Most situations seen in the show will be very familiar to those in high school, or those that still remember high school, but they are a little more exaggerated. Exaggerated enough to be funny, but not so much so that it becomes cartoonish. Yes, ironically, a cartoon is a lot more realistic depiction of high school life than a lot of live action shows aimed at roughly the same demographic.

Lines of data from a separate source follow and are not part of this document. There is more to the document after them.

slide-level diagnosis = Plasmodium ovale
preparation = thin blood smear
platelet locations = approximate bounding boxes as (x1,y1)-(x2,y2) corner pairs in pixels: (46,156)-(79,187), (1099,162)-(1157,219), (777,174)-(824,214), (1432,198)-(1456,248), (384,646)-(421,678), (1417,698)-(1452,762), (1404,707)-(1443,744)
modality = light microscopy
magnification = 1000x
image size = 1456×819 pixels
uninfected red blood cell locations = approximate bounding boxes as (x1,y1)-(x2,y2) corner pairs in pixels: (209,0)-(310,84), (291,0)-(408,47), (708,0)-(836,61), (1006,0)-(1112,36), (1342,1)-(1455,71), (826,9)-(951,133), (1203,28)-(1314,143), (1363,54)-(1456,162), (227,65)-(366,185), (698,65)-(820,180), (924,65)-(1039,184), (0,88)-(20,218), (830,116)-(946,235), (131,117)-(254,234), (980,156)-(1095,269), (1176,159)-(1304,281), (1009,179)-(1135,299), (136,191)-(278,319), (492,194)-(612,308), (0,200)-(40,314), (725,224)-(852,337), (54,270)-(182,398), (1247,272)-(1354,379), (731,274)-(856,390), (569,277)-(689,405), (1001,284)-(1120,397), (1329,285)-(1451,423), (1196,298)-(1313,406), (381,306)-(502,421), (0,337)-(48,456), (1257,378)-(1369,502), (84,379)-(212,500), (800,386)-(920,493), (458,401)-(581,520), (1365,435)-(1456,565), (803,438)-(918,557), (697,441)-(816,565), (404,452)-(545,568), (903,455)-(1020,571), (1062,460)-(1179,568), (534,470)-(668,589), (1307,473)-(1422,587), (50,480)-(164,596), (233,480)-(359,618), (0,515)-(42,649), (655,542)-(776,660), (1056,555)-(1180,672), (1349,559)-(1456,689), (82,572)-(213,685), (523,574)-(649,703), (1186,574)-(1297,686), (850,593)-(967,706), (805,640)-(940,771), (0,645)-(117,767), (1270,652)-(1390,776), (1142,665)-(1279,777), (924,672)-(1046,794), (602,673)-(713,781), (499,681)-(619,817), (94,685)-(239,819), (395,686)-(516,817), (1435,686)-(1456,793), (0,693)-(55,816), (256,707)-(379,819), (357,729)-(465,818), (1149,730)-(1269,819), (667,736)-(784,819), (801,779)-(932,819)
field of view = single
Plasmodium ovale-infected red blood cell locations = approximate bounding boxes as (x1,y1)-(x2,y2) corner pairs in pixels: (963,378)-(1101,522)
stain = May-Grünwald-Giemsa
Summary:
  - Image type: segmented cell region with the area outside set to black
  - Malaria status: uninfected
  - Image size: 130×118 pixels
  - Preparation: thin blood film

Extras on the 8-disc set all appear on the eighth disc and start with the two TV movies: Is it Fall Yet? and Is it College Yet?. There are character profiles for nearly a dozen characters. The two-sentence descriptions are not that interesting, but the 30-second slideshow of the various character designs are. There is a 5-minute animated pilot for Daria, Sealed With a Kick. Next up is a music video by Mystic Spiral for "Freakin Friends". (There's also a .pdf of the pilot script on the DVD-Rom.) The Daria and Jane Top Ten Countdown is six minutes of bumpers from the Top Ten Animated music videos. They don't actually show the videos (no surprise because that would cost too much) and they don't even say what the number one video is. I assume it was Sledgehammer, because that's the only video to win 9 MTV Music Video Awards. Finally, there are six-minutes of interviews by the cast and creators. We actually get to see what Daria Morgendorffer looks like in real life.

There are also Daria Day Intros on select episodes, but they are a pain to find.

An important note: the music has been changed. Yeah, I know, that sucks. However, I feel I should make two additional notes. Firstly, I understand why they did this, because if they didn't, the DVD would cost several hundred dollars. Maybe more. Secondly, it doesn't really matter, because the show is much better than the music. You don't need to hear the original music to enjoy the show; in fact, hearing the late 1990s to early 2000s music might date the show, while now it has aged very well.

The Verdict

La, la, laa, la, la,
La, la, laa, la, la.

Daria is one of those shows that I've been waiting to get on DVD for as long as there has been a TV on DVD market. It has been a few years since I've seen the show, but it is just as good as I remember. The 8-disc Complete Series release is absolutely worth picking up and has just enough extras to lift it to a Pick of the Week contender.